Spatial relationship records:
>> Begin
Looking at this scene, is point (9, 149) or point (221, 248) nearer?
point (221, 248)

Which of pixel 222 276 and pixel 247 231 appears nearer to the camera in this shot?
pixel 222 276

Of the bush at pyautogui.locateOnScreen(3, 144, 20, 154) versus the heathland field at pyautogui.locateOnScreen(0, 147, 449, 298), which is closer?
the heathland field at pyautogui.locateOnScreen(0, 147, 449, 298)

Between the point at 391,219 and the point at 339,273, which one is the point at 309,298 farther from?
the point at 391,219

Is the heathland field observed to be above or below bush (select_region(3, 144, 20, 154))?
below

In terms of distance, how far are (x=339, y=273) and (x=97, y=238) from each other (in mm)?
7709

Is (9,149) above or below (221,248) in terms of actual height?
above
>> End
→ Stated exercise
Rewrite all of the records above, putting "closer" in place of every "nearer" and changing nothing else.

→ Written reply
Looking at this scene, is point (9, 149) or point (221, 248) closer?
point (221, 248)

Which of pixel 222 276 and pixel 247 231 appears closer to the camera in this shot?
pixel 222 276

Of the bush at pyautogui.locateOnScreen(3, 144, 20, 154) versus the heathland field at pyautogui.locateOnScreen(0, 147, 449, 298), which is closer?
the heathland field at pyautogui.locateOnScreen(0, 147, 449, 298)

Between the point at 391,219 and the point at 339,273, which one is the point at 309,298 farther from?
the point at 391,219

Is the heathland field observed to be above or below bush (select_region(3, 144, 20, 154))?
below

In terms of distance, how far are (x=339, y=273) and (x=97, y=238) from each other (in mm)?
7709

Is (9,149) above or below (221,248) in terms of actual height?
above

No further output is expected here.